## Problème à résoudre
Recopiez intégralement et sans la moindre modification le texte d'hommage au poète Nathan Katz.

Hommage au poète Nathan Katz

 

Sur Waldighoffen, village natal de Nathan Katz
se lève soudain un vent d’orage
et du vieux pommier tombent des pommes
comme une courte averse
sur la prairie recouverte de crocus roses
Ecoutons ensemble ! La langue natale de Nathan Katz
cette source ancienne et cette terre fertile
qu’elle ne cesse de renvoyer en écho
vers la langue universelle
Kza Han & Herbert Holl
Extrait de l’avant propos d’un choix de 17 poèmes de Nathan Katz : Comme si nous pouvions connaître l’ éternité publié aux Éditions Nadir en 1987. Mes remerciements à Herbert Holl de me les avoir transmis. Les auteurs de cet hommage au poète alsacien sont l’une d’origine coréenne et l’autre natif de Colmar. Nous les avons déjà croisés dans le SauteRhin notamment comme traducteurs de Hölderlin et d’Alexander Kluge. J’ai également publié un texte de Kza Han sur Otto Dix.
Né le 24 décembre 1892 à Waldighoffen, dans le Sundgau alsacien , une aire linguistique qui a ses sonorités propres, et mort à Mulhouse 1e 12 janvier 1981, Nathan Katz, ce « grand frère » dEugène Guillevic, est un grand poète alémanique, langue pour laquelle il avait opté après avoir commencé à écrire en allemand, langue qu’il avait apprise à l’école.
Parmi les mots utilisés par Kza Han et Herbert Holl dans le texte cité, il en est un qui m’attire particulièrement, c’est celui d’écho pour qualifier la relation entre la langue universelle et celle natale, singulière, la heimetsproch,qui est d’abord celle du village, la langue que l’on pourrait qualifier de langue payse. Une langue d’avant l’écriture moderne, qui s’est formée au cours de l’histoire, à travers de nombreuses générations, et qui a quelque chose de sacré  :
D’Haimetsproch, wu vil älter isch ass äiseri moderni Schriftsproch. D’Haimetspoch, wu si gformt het in lange Zite, dur vil Gchlàchter, un wu ebbis Heiligs isch.

## Données extraites

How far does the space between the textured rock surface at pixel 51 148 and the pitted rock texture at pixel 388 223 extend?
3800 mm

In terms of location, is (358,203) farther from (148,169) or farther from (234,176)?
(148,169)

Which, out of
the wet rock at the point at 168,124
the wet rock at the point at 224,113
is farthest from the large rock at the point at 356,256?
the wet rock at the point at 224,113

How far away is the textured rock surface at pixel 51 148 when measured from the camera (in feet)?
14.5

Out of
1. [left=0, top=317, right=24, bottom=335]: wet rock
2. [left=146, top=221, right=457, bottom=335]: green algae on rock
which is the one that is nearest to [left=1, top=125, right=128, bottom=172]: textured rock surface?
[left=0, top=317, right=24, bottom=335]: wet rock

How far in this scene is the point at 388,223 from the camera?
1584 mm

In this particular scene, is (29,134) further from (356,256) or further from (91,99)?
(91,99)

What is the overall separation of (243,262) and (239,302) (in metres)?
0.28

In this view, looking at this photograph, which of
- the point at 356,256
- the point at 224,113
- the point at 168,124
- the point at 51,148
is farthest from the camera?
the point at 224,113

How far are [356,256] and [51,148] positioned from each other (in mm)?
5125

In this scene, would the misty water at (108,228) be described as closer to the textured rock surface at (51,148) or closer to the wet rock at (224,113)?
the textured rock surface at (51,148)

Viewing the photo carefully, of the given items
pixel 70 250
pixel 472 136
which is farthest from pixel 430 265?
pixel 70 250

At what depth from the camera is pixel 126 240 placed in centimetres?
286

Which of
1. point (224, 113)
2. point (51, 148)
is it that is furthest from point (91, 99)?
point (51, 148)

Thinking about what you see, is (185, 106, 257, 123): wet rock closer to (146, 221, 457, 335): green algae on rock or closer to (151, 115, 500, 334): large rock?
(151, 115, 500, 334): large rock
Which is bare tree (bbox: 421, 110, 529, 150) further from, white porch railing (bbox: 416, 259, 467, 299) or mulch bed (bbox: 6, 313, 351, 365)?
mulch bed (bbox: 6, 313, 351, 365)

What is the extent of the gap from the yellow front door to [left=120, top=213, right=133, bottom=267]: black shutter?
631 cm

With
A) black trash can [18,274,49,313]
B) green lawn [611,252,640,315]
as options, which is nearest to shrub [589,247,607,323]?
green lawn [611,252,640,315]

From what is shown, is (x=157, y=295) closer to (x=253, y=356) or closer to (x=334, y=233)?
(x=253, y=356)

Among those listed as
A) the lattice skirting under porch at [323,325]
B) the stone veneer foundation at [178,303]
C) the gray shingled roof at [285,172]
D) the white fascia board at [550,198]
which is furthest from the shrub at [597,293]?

## Solution détaillée
Hommage au poète Nathan Katz

 

Sur Waldighoffen, village natal de Nathan Katz
se lève soudain un vent d’orage
et du vieux pommier tombent des pommes
comme une courte averse
sur la prairie recouverte de crocus roses
Ecoutons ensemble ! La langue natale de Nathan Katz
cette source ancienne et cette terre fertile
qu’elle ne cesse de renvoyer en écho
vers la langue universelle
Kza Han & Herbert Holl
Extrait de l’avant propos d’un choix de 17 poèmes de Nathan Katz : Comme si nous pouvions connaître l’ éternité publié aux Éditions Nadir en 1987. Mes remerciements à Herbert Holl de me les avoir transmis. Les auteurs de cet hommage au poète alsacien sont l’une d’origine coréenne et l’autre natif de Colmar. Nous les avons déjà croisés dans le SauteRhin notamment comme traducteurs de Hölderlin et d’Alexander Kluge. J’ai également publié un texte de Kza Han sur Otto Dix.
Né le 24 décembre 1892 à Waldighoffen, dans le Sundgau alsacien , une aire linguistique qui a ses sonorités propres, et mort à Mulhouse 1e 12 janvier 1981, Nathan Katz, ce « grand frère » dEugène Guillevic, est un grand poète alémanique, langue pour laquelle il avait opté après avoir commencé à écrire en allemand, langue qu’il avait apprise à l’école.
Parmi les mots utilisés par Kza Han et Herbert Holl dans le texte cité, il en est un qui m’attire particulièrement, c’est celui d’écho pour qualifier la relation entre la langue universelle et celle natale, singulière, la heimetsproch,qui est d’abord celle du village, la langue que l’on pourrait qualifier de langue payse. Une langue d’avant l’écriture moderne, qui s’est formée au cours de l’histoire, à travers de nombreuses générations, et qui a quelque chose de sacré  :
D’Haimetsproch, wu vil älter isch ass äiseri moderni Schriftsproch. D’Haimetspoch, wu si gformt het in lange Zite, dur vil Gchlàchter, un wu ebbis Heiligs isch.